Opisthotonos, a spasm that makes the body arch backwards, is the only one of these I’ve ever actually met, in the writings of Oliver Sacks.
As for thenar, we have the word itself (equally the palm of the hand or the sole of the foot, but in anatomy specifically the ball of the thumb, or the underlying abductor muscle) and the obvious adjective thenal. It’s too hard to search for the second component of a compound generally, but a few superficial checks have shown no other compounds in -thena(r/l).
I wrote s’o’ma above to escape the auto-censor, not because the word actually contains two apostrophes.
I’m really quite surprised you’ve never heard of that show. I think we should petition them to have you on as a guest.
Words with opistho- are all over anatomy. The bone in the braincase in front of the inner ear is the prootic, and the one behind the opisthotic. Vertebrae that have a ball in front and a socket at the other end are opisthocoelous (koilos “hollow”). Then there are the protobranch and the opisthobranch snails (gills in front/at the rear end), and so on.
We are also told that when a ciliated protozan divides by fission into a front half and a back half, they are the proter and the opisthe respectively.
Well, John, who, being an ordinary honest man, is supposed to have heard about it? I can’t recall any such word passing anywhere near my opisthotics (or any other skull bone). To find straightaway the answer to the question, one must definitely be called Mr Hat.
The OED and others suggest that palm (the part of the hand) comes from palm the tree or the leaf. Wouldn’t it be strange that some men used a word coming from outside to talk of a prominent part of their own body? (A part which, being fingerless, do not even look like a palm leaf.) What is the word Romans used to talk of the palm of their hand?
~-~-~-~-~-~-~-~-~-~-~-~-
Apostrophes? This TV programme set up by a monteur d’ours* as one “Immortal” wrote once in a French daily? Tsss…

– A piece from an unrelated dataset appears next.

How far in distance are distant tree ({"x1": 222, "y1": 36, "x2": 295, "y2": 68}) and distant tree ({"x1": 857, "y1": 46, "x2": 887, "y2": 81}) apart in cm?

* Steve, how would you translate “monteur”? “Tamer” won’t properly do it I think, but I can’t find any other English word.
Can’t help you — my dictionaries give only ‘fitter,’ ‘editor,’ and ‘paste-up artist,’ none of which would seem to apply. What exactly does a monteur d’ours do?
Oops! sorry Steve, it looks as if I wasn’t perfectly awake this morning: montreur d’ours, i.e. the guy who tamed one or several bears, taught them some tricks and earned a living by displaying (montrer) his funny animals during market fairs and other events. (But you can have un monteur de spectacles, ou de pièces de théâtre…)
In a vitriolic Figaro article, Maurice Druon used this expression to say all the bad he thought of Bernard Pivot… who responded brilliantly. (For that matter Mr Apostrophes y Bouillon used the most powerful tool one could use against a member of l’Académie française: he showed that his opponent made une erreur de français.)
BTW, palm (the part of the hand and the leaf) could both come from a root meaning flat (cf. Latin palam, openly, Russian pole (cf. Pologne), says Le Petit Bob).
Hi,
Talking of Bernard Pivot, he also published a little book called “100 mots à sauver”. The motto is: we’re trying to save endangered animals and plans, but why not save endangered words?
By the way, the French Wikipedia entry on Bernard Pivot contains a link to an archive with all of ‘Apostrophes’.